--- begin Entries provided ---

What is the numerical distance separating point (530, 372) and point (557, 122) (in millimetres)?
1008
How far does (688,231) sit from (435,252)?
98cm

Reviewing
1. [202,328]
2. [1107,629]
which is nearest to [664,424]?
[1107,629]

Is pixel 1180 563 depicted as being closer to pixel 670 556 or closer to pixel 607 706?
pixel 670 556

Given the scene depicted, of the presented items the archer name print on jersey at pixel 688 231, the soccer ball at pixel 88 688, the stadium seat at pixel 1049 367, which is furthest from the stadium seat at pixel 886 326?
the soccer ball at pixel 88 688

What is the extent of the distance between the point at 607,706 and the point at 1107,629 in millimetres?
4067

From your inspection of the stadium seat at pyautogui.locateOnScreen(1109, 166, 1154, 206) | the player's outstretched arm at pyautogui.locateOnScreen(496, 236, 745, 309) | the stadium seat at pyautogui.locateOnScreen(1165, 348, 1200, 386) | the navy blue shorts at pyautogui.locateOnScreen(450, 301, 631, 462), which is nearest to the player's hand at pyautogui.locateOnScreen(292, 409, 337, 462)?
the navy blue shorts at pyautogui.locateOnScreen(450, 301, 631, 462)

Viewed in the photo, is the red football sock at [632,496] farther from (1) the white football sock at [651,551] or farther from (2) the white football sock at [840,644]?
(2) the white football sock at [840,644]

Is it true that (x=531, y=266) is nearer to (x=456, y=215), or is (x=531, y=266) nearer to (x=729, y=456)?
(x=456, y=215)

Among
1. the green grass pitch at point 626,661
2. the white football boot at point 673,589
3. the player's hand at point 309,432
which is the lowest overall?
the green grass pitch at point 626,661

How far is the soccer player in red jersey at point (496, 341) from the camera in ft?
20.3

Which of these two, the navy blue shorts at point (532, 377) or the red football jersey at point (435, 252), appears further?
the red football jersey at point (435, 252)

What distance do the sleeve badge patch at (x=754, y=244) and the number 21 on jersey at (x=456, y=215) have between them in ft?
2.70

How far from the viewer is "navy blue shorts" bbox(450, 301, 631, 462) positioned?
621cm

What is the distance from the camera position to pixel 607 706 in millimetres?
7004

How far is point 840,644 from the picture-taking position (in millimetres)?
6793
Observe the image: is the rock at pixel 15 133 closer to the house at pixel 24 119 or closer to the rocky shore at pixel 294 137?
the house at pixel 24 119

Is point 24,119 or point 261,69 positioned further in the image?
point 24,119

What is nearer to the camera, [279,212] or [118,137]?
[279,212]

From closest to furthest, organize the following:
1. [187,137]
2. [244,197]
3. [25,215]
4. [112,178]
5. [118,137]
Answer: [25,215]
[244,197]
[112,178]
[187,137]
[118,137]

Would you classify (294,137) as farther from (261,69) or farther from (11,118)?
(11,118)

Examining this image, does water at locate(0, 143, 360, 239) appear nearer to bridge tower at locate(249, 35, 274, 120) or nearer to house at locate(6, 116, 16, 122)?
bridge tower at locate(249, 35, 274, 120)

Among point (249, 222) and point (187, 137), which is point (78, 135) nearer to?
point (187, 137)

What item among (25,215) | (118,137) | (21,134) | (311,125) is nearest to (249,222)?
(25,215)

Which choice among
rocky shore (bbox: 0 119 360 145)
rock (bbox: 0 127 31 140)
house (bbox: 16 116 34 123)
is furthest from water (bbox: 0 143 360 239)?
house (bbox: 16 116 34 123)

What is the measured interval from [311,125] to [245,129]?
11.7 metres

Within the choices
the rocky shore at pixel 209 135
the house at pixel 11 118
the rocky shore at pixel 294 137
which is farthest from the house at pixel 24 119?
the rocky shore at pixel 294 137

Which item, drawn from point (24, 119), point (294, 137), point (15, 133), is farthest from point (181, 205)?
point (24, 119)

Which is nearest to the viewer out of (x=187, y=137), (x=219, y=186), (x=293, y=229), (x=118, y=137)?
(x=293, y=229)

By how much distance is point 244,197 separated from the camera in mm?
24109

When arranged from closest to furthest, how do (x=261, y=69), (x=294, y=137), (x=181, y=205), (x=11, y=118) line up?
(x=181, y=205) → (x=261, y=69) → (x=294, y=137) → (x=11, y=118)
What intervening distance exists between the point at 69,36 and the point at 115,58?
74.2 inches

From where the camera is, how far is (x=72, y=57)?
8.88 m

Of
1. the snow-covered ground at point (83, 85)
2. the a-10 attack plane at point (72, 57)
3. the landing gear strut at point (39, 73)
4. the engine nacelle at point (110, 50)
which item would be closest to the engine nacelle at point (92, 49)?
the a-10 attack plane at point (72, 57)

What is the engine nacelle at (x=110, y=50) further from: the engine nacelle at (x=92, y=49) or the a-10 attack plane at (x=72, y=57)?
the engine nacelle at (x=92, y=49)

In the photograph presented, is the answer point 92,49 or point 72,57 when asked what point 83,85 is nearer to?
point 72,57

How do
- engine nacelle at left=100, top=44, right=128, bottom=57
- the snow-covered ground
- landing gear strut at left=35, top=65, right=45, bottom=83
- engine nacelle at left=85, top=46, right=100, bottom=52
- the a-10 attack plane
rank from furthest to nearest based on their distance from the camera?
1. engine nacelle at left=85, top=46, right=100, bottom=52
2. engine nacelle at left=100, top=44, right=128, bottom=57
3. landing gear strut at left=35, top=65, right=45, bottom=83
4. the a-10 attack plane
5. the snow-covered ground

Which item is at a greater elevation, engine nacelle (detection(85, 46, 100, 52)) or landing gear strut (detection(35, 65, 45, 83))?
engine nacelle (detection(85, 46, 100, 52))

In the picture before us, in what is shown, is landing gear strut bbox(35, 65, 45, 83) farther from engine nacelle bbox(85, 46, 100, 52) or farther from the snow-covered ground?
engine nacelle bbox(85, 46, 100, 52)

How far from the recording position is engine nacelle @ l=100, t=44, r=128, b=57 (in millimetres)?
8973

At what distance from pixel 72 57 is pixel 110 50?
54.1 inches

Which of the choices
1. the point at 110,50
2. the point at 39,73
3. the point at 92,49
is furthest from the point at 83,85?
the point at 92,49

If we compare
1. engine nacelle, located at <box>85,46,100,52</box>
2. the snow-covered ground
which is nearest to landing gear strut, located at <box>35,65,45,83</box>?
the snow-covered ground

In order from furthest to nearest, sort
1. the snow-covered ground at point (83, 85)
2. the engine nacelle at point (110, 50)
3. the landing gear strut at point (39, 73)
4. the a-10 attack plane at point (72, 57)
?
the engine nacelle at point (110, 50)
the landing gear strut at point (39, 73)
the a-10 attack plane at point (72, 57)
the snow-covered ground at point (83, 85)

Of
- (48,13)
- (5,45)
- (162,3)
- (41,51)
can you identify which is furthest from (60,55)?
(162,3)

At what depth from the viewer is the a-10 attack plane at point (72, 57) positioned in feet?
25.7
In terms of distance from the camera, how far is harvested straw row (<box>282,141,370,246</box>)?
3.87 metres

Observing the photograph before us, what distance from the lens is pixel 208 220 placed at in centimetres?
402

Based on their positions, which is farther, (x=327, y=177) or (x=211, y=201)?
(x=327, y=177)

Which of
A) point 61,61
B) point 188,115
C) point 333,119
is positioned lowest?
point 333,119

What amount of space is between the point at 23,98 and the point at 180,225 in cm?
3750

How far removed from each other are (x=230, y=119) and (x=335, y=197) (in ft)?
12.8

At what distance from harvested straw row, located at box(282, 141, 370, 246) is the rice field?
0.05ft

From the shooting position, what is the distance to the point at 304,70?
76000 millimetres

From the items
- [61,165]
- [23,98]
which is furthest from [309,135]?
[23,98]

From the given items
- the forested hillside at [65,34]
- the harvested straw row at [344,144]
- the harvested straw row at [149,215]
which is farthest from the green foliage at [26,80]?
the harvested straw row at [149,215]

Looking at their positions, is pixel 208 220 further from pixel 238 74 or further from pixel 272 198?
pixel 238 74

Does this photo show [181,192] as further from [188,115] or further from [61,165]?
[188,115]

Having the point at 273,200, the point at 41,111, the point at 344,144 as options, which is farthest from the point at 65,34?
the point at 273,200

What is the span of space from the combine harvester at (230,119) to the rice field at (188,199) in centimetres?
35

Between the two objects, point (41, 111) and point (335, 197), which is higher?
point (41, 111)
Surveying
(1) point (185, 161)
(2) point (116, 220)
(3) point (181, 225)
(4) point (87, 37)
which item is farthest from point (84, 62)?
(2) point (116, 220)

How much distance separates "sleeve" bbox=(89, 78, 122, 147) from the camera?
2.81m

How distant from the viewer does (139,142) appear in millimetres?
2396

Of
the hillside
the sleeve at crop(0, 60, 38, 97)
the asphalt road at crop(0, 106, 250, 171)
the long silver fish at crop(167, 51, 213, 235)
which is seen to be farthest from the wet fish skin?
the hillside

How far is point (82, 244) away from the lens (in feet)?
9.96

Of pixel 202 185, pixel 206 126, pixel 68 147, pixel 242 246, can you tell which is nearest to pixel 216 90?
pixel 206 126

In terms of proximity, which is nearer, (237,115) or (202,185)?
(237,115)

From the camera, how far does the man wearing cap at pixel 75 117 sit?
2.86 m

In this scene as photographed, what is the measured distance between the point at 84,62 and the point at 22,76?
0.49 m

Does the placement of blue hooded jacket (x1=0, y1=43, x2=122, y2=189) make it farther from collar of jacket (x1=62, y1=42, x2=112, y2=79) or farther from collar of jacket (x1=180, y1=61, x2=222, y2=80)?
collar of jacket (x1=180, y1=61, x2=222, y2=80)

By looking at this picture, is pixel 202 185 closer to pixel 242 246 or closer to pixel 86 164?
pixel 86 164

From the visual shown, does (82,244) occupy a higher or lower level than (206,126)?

--- end Entries provided ---

◆ **Task goal**: In the listing above, find the line with "How far is point (82, 244)" and set down that line and all after it exactly, through the final line.

◆ **Solved exercise**:
How far is point (82, 244) away from the lens (in feet)?
9.96

Of pixel 202 185, pixel 206 126, pixel 68 147, pixel 242 246, can you tell which is nearest to pixel 216 90?
pixel 206 126

In terms of proximity, which is nearer, (237,115) or (202,185)?
(237,115)

From the camera, how far does the man wearing cap at pixel 75 117 sit?
2.86 m

In this scene as photographed, what is the measured distance between the point at 84,62 and the point at 22,76?
0.49 m

Does the placement of blue hooded jacket (x1=0, y1=43, x2=122, y2=189) make it farther from collar of jacket (x1=62, y1=42, x2=112, y2=79) or farther from collar of jacket (x1=180, y1=61, x2=222, y2=80)?
collar of jacket (x1=180, y1=61, x2=222, y2=80)

By looking at this picture, is pixel 202 185 closer to pixel 242 246 or closer to pixel 86 164?
pixel 86 164

From the visual shown, does (82,244) occupy a higher or lower level than (206,126)?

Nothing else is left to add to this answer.